▶ _YOUR ASSIGNMENT_:
Answer these three questions from the figure caption below:
1. In the Type 1 measure, what represents the TF activity?
2. In the Type-2-weighted measure, what is TFA weighted by?
3. Which Matlab function calculates the probability density?

▶ _SUPPLIED PASSAGE_:
▬▬▬

Figure 3: — Distributions of the correlation achieved by three different TF activity measures, only ‘1-to-1’ cases are considered. Although the average correlation does not improve much in the Type-2 model, there are more genes whose expression level is better correlated with their TFs. Type 1: The TF activity is represented by its expression level; Type 2-TFA: The TF activity is represented by the difference between the mean expression value of its target genes and the mean expression value of the (other) unrelated genes; all 1-to-1 pairs used in model assessment are excluded in the development of the Type-2 model. Type-2-weighted TFA: Genes with fewer TF binding sites on their promoters contribute more to approximating the TF activity, TFA is then weighted by ‘1/n’ where n is the total number of TFs that are able to control a particular gene. The probability density is calculated using the kernel smoothing density estimate function (ksdensity) in Matlab, with a Guassian kernel. A histogram describing the frequencies of gene expression in different categorical bins shows a less continuous but similar distribution.

▬▬▬

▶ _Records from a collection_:
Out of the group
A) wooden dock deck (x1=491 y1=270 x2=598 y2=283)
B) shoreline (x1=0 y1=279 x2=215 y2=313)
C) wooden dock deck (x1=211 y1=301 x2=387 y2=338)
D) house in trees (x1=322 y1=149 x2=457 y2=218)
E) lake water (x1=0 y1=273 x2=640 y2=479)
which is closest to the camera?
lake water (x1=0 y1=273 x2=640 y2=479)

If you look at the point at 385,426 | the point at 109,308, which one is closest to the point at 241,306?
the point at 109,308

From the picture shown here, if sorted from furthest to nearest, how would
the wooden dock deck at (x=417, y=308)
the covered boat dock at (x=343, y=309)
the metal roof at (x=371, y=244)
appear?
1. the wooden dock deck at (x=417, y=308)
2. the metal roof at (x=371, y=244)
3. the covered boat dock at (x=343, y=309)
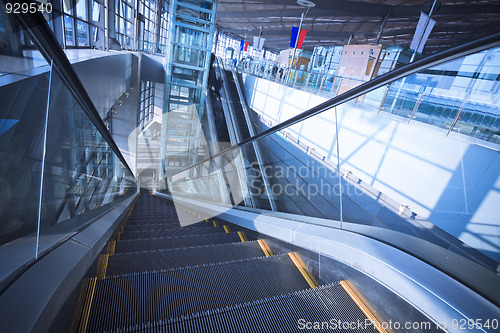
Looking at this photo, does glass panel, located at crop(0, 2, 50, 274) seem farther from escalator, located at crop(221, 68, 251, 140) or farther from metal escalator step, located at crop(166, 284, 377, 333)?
escalator, located at crop(221, 68, 251, 140)

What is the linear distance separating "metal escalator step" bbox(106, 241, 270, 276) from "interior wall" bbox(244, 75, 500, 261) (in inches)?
72.0

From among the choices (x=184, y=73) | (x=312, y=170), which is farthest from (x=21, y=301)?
(x=184, y=73)

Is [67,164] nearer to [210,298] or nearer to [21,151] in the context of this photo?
[21,151]

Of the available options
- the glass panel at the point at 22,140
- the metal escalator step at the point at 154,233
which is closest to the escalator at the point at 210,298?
the glass panel at the point at 22,140

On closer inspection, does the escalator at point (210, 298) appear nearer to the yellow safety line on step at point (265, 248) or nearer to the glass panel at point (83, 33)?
the yellow safety line on step at point (265, 248)

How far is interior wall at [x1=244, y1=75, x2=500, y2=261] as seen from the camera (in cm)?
274

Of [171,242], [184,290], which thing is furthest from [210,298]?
[171,242]

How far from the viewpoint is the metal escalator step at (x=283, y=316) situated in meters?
1.03

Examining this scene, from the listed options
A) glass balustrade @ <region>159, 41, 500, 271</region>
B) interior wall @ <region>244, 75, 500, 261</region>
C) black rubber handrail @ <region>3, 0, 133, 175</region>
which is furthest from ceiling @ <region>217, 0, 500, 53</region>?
black rubber handrail @ <region>3, 0, 133, 175</region>

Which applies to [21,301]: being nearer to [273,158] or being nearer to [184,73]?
[273,158]

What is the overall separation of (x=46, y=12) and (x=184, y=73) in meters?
6.02

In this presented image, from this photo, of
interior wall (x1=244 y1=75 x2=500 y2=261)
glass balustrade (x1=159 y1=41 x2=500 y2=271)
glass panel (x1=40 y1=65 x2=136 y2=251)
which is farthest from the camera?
glass balustrade (x1=159 y1=41 x2=500 y2=271)

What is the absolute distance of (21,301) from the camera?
68cm

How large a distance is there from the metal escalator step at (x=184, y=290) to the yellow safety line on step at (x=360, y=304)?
25cm
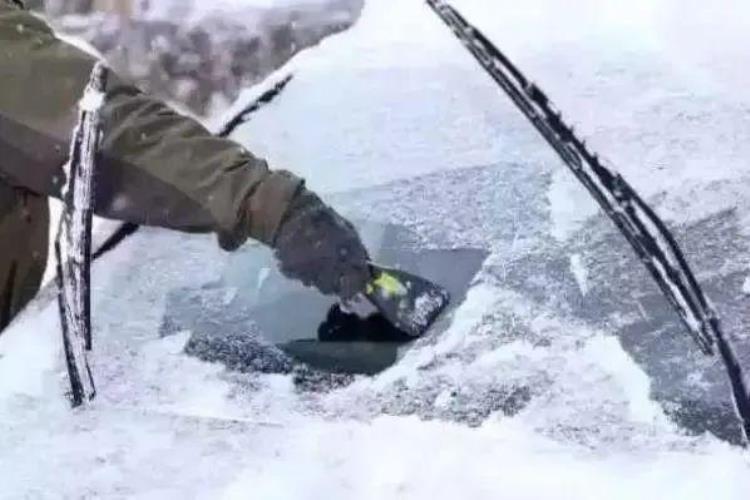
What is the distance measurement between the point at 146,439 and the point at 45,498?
0.28 ft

▬▬▬

▶ _RESPONSE BELOW_:
1. The TF's expression level.
2. 1/n, where n is the total number of TFs that are able to control a particular gene.
3. The kernel smoothing density estimate function (ksdensity).